When you look at the U.S. bishops conference structure, you’ve got a single committee -- the Committee on International Peace and Justice. When you experience the desperate plight of the Christians in Iraq, for example, it strikes me that this single committee is not robust enough to answer the call of what millions of people are experiencing in the Middle East. Should we as a U.S. church be thinking about a new structure or platform to address this urgent need?
Dolan: Bill [Bishop Murphy], you’re on that committee so I defer to you to answer this question.
Murphy: It’s true that we [the committee] probably cover too much. And we have to do priorities better than we do them now. I don’t know what the alternative might be, except for the fact that if we have some people who want to organize as Catholic lay leaders, they should be able to have their voices heard. They should be able to stand up and do what we bishops can’t do.
Dolan: Like what the Knights of Columbus did.
In the U.S. we have seen for the past 2-3 years the religious-persecution fight over contraception. But the Christian people here in Iraq and in the Middle East are dodging bullets and beheadings and it strikes me that there’s a cognitive dissonance between these two senses of religious persecution. How do you integrate these different realities?
Dolan: You’re right. You’re right. We bishops know that. If you go back to my final talk to the U.S. bishops conference when I had the honor to serve as president, while I would consider our advocacy for religious freedom -- the most cherished liberty -- to be one of our strong points, our concerns about religious liberty are insignificant to what we see here. You’re talking about survival. You’re talking about actual life and death matters.

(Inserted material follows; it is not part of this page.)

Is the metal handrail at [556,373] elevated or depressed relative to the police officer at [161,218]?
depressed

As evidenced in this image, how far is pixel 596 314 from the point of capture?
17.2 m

Now they will be the first to tell us, in fact, the priest we saw today at the clinic, I said, "Are we going to see you at Mass [later today]?" He said, "No. I’m going to a conference on religious liberty." Because they too are concerned [about religious liberty]. You might, Tom, say that there is an ad extra religious liberty and that’s what we’re seeing here for that. There’s ad intra religious liberty. They [e.g., Iraqi Christians] are not only being attacked from the outside by vicious fanatic forces, but there’s also a need for them to be culturally [free] and with the government to protect their right to freely exercise religion in the country in which they live and serve. Now it’s that second one that we bishops are most attentive to. Our attentiveness to that issue of which we are very proud and should remain as vigorous as ever, cannot dull us to the much more urgent, towering concerns of religious freedom elsewhere.
[Tom Gallagher is a regular contributor to NCR on domestic and foreign affairs and is the lead writer for the newspaper's Mission Management column.]